Si la collaboration entre compositeurs et écrivains, chorégraphes et artistes a souvent donné des chefsd’oeuvre—et notamment dans les domaines de la mélodie, de l’opéra et du ballet—, il est beaucoup plus rare de voir des compositeurs s’associer. On pourrait évoquer la Sonate « F.A.E. », surtout connue aujourd’hui pour son troisième mouvement, le Scherzo composé par Brahms¹, ou encore le ballet français farfelu Les mariés de la tour Eiffel, écrit sur un livret de Jean Cocteau par cinq membres du collectif Les Six² (Darius Milhaud, Francis Poulenc, Arthur Honegger, Germaine Tailleferre et Georges Auric). Ce dernier ouvrage est typique du Paris des années 1920, où l’absurde avait le vent en poupe et où s’était fait jour, dans le domaine de la musique française, une réaction aux influences wagnériennes de la fin du XIXe siècle, à l’impressionnisme de Debussy et à l’ambiance dominante du cercle qui entourait Franck.

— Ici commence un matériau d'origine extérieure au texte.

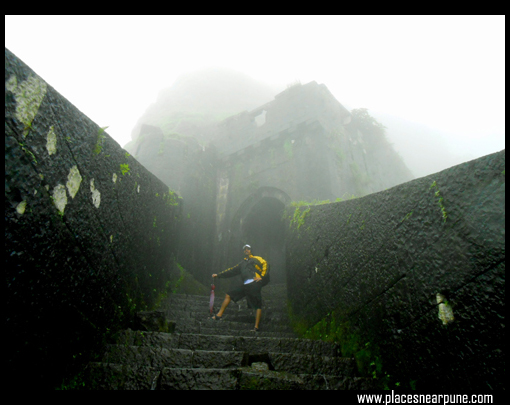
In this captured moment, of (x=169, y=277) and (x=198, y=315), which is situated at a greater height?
(x=169, y=277)

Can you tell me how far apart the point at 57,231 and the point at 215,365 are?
1.90m

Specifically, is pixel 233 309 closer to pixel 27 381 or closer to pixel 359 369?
pixel 359 369

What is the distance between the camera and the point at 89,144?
121 inches

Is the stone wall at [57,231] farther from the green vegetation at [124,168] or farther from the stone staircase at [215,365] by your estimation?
the stone staircase at [215,365]

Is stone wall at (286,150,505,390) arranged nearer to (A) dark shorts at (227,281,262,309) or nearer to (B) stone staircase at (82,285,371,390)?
(B) stone staircase at (82,285,371,390)

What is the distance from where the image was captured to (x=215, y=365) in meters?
2.83

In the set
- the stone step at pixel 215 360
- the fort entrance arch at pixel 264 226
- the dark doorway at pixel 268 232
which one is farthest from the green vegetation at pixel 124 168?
the dark doorway at pixel 268 232

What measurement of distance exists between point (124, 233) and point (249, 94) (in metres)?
29.0

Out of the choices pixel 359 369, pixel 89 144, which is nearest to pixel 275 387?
pixel 359 369

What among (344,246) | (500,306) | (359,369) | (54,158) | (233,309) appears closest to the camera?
(500,306)

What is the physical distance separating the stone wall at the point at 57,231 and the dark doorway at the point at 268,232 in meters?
7.42

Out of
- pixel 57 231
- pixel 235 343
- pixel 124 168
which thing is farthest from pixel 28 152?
pixel 235 343

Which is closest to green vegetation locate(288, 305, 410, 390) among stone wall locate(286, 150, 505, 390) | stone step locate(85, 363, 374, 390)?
stone wall locate(286, 150, 505, 390)

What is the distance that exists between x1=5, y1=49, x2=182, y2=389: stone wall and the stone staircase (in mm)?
392
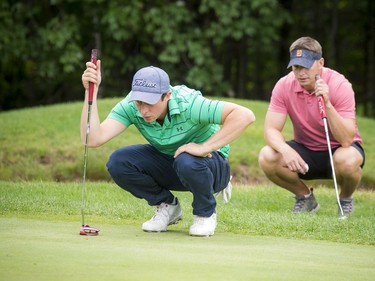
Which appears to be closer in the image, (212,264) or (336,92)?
(212,264)

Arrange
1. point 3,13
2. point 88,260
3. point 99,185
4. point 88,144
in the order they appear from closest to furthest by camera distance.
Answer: point 88,260
point 88,144
point 99,185
point 3,13

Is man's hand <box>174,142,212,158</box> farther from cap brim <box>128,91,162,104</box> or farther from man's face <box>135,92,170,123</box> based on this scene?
cap brim <box>128,91,162,104</box>

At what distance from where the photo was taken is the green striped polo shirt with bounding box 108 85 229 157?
20.6 feet

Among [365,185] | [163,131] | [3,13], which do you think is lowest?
[365,185]

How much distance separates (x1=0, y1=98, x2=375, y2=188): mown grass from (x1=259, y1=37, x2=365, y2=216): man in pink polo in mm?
3559

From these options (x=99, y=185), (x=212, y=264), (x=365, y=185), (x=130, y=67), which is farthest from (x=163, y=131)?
(x=130, y=67)

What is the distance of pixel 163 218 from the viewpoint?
22.0 feet

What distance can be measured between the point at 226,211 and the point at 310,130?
4.13 ft

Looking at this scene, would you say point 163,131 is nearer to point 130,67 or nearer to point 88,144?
point 88,144

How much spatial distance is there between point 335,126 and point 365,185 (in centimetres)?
507

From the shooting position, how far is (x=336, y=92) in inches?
321

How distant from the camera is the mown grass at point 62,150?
12.3 meters

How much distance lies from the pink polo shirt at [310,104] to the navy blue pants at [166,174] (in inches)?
67.9

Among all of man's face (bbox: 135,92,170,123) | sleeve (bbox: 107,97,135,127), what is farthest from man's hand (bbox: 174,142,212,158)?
sleeve (bbox: 107,97,135,127)
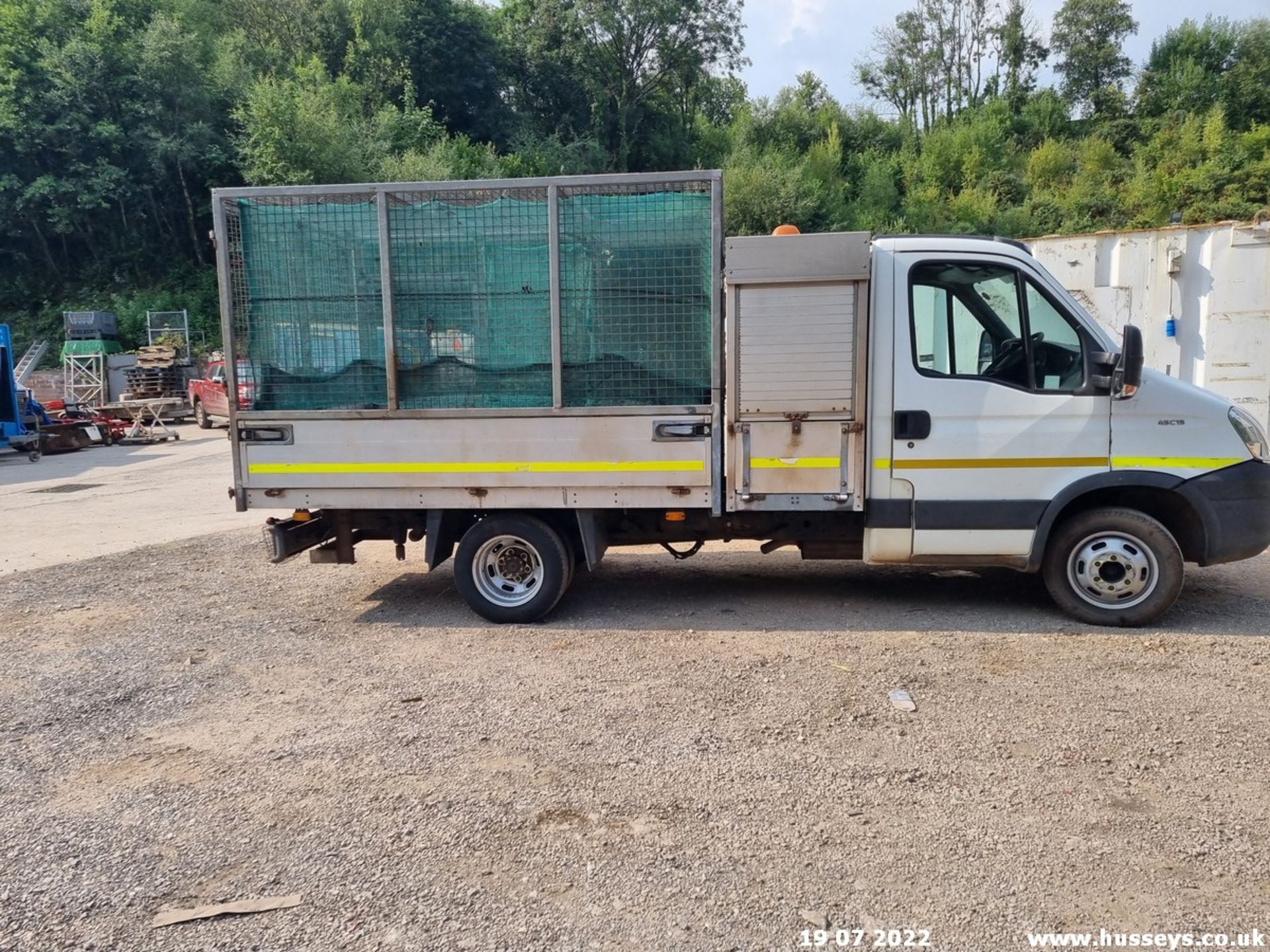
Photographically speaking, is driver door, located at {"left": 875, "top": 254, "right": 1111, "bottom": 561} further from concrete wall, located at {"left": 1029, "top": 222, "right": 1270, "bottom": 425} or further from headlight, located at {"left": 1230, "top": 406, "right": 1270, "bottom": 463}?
concrete wall, located at {"left": 1029, "top": 222, "right": 1270, "bottom": 425}

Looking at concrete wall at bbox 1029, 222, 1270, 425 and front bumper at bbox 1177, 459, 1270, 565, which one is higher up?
concrete wall at bbox 1029, 222, 1270, 425

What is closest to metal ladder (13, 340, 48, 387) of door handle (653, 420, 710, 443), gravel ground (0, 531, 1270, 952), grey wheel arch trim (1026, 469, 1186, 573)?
gravel ground (0, 531, 1270, 952)

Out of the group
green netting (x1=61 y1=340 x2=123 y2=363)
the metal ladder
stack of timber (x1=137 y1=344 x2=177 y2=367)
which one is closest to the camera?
the metal ladder

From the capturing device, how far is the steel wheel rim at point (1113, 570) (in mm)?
5758

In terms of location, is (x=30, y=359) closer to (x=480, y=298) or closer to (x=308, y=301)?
(x=308, y=301)

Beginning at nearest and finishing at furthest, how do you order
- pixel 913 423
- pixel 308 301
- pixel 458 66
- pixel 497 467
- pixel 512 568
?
pixel 913 423
pixel 497 467
pixel 308 301
pixel 512 568
pixel 458 66

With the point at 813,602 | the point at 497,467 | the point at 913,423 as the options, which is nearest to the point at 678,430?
the point at 497,467

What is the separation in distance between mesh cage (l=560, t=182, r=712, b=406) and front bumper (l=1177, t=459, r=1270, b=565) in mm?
3261

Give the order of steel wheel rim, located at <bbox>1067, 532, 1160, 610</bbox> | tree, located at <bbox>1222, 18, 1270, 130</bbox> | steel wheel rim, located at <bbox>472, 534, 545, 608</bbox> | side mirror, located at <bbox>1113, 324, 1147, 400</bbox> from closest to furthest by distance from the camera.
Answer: side mirror, located at <bbox>1113, 324, 1147, 400</bbox> → steel wheel rim, located at <bbox>1067, 532, 1160, 610</bbox> → steel wheel rim, located at <bbox>472, 534, 545, 608</bbox> → tree, located at <bbox>1222, 18, 1270, 130</bbox>

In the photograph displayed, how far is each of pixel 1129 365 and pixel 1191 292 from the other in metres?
5.69

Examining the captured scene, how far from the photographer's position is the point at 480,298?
19.9ft

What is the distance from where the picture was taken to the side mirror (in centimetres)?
542

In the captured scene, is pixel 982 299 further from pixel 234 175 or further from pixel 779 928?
pixel 234 175

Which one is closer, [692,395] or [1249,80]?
[692,395]
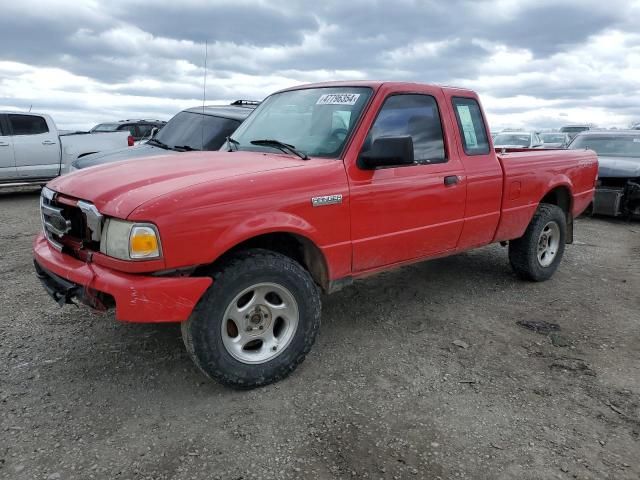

De nombreux compositeurs français trouvaient leur inspiration dans des éléments du quotidien, y compris le cirque, le music-hall, les champs de foire ou le jazz. La satire, la comédie légère, le scandale et le pastiche étaient les marques de fabrique des musiciens qui, en plus d’adopter ces influences modernes, se remémoraient les formes de danse simples et stylisées des XVIIe et XVIIIe siècles.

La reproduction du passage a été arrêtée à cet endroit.